### WHAT IS BEING ASKED
Retype the entries below exactly, dropping the images.
--- RAW DATA Enclosed Below ---
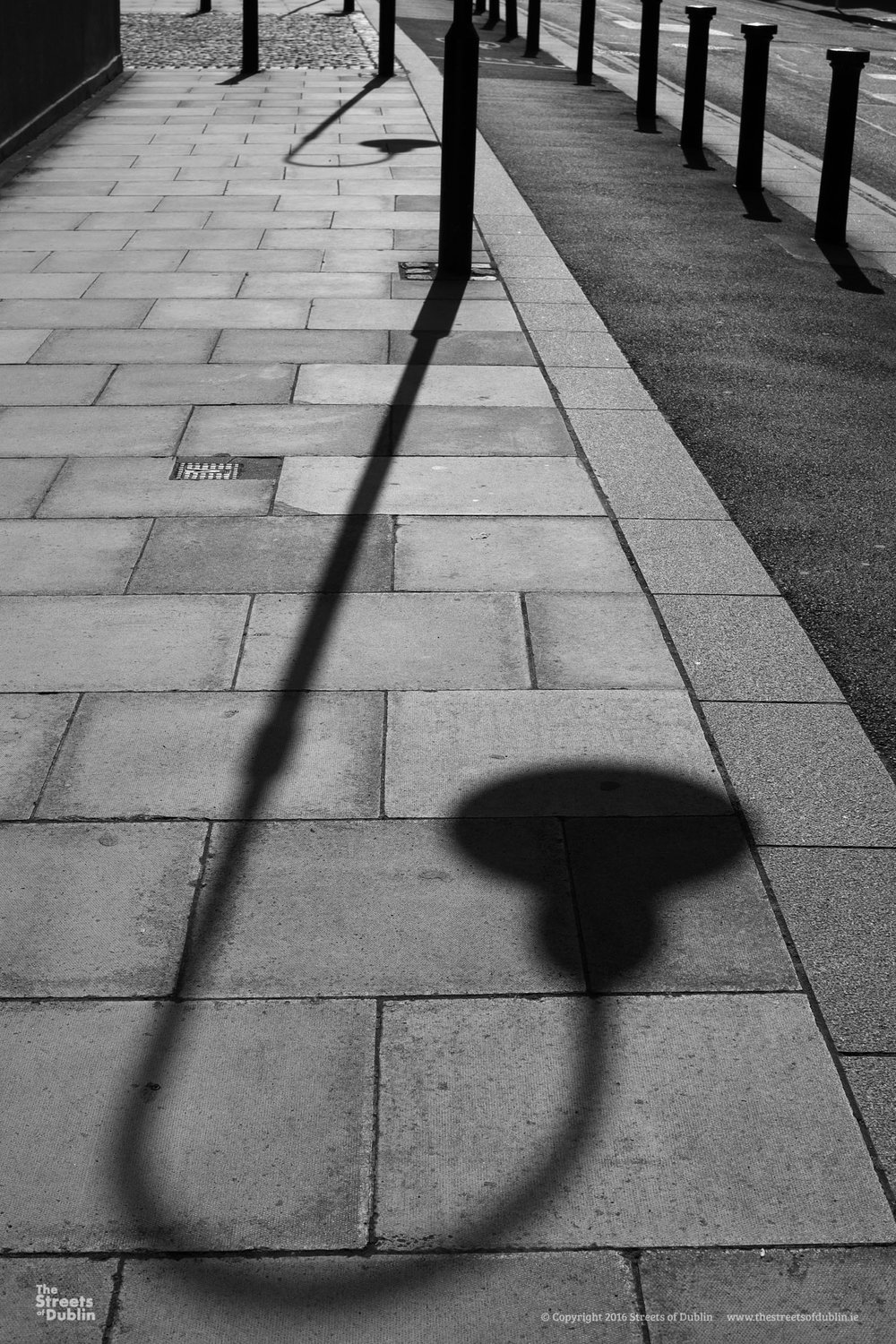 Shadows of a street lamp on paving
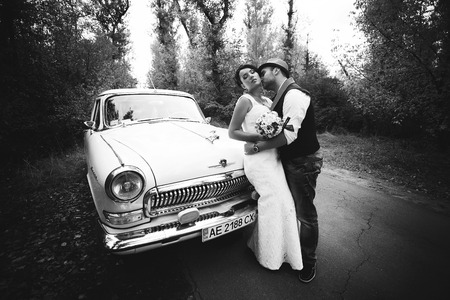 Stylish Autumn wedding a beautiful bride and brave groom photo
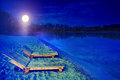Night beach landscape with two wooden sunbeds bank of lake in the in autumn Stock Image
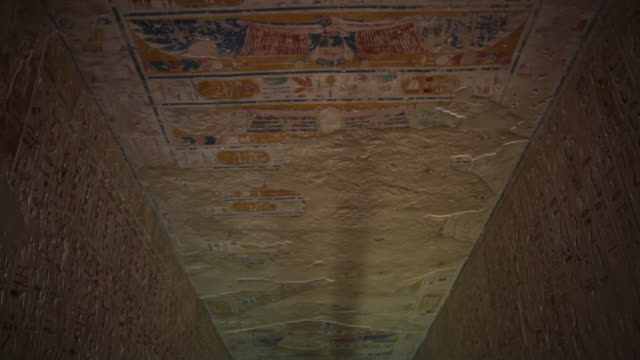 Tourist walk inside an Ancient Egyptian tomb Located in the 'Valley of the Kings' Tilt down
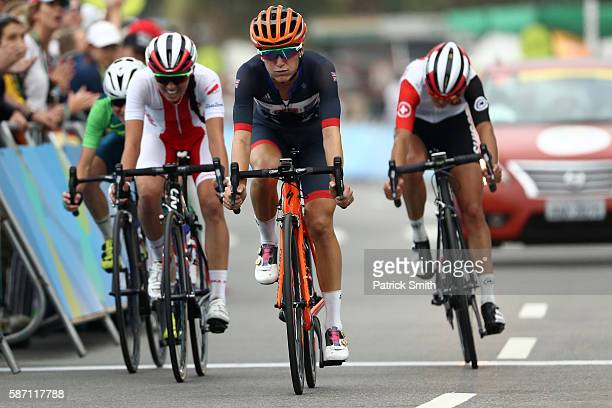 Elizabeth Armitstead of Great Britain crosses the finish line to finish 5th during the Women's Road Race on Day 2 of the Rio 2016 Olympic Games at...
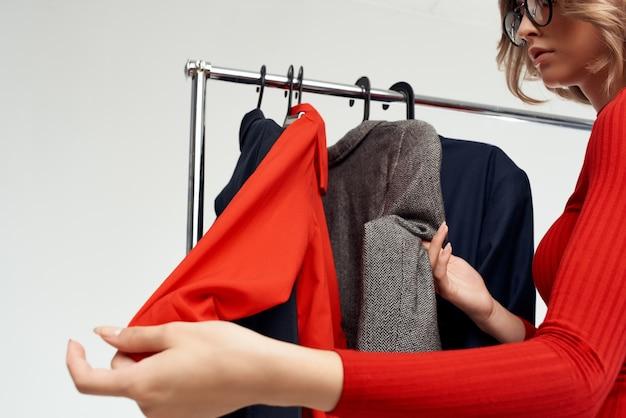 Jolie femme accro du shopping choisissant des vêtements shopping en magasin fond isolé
--- End of Enclosed RAW DATA ---
### EXERCISE RESULT
 Shadows of a street lamp on paving
 Stylish Autumn wedding a beautiful bride and brave groom photo
Night beach landscape with two wooden sunbeds bank of lake in the in autumn Stock Image
 Tourist walk inside an Ancient Egyptian tomb Located in the 'Valley of the Kings' Tilt down
 Elizabeth Armitstead of Great Britain crosses the finish line to finish 5th during the Women's Road Race on Day 2 of the Rio 2016 Olympic Games at...
 Jolie femme accro du shopping choisissant des vêtements shopping en magasin fond isolé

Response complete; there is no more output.